» Some records

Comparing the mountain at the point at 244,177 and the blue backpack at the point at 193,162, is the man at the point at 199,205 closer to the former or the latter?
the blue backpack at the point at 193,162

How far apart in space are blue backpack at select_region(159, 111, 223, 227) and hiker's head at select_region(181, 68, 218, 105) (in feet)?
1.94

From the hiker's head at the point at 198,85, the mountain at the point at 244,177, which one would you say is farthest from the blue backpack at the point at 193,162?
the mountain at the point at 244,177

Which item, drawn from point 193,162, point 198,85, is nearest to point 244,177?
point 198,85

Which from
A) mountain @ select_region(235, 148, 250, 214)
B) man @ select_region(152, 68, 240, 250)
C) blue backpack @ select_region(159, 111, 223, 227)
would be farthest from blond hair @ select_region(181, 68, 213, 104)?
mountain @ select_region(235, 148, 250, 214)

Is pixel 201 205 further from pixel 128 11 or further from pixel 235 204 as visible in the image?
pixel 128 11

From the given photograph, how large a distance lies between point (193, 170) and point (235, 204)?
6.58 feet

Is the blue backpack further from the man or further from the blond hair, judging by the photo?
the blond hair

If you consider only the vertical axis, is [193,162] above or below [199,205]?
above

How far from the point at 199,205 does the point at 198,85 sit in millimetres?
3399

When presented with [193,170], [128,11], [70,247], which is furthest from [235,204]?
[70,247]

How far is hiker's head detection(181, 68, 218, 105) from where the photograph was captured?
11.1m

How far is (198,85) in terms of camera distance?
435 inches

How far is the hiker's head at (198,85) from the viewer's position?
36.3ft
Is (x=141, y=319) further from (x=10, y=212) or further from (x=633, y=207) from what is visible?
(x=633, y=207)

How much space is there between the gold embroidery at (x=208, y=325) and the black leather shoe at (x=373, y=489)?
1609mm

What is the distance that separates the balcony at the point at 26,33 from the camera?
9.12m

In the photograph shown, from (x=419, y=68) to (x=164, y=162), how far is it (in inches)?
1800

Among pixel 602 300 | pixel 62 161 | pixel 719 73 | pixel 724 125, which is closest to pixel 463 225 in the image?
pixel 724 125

» GIVEN INSTRUCTION
Could you quote the material word for word, starting at the line that contains "How much space" and ending at the final line of the material?

» RESULT OF THE TASK
How much space is there between the gold embroidery at (x=208, y=325) and the black leather shoe at (x=373, y=489)?
1609mm

What is the distance that separates the balcony at the point at 26,33 from the camera?
9.12m

In the photograph shown, from (x=419, y=68) to (x=164, y=162), how far is it (in inches)?
1800

Among pixel 602 300 | pixel 62 161 | pixel 719 73 | pixel 724 125, which is closest to pixel 463 225 in the image?
pixel 724 125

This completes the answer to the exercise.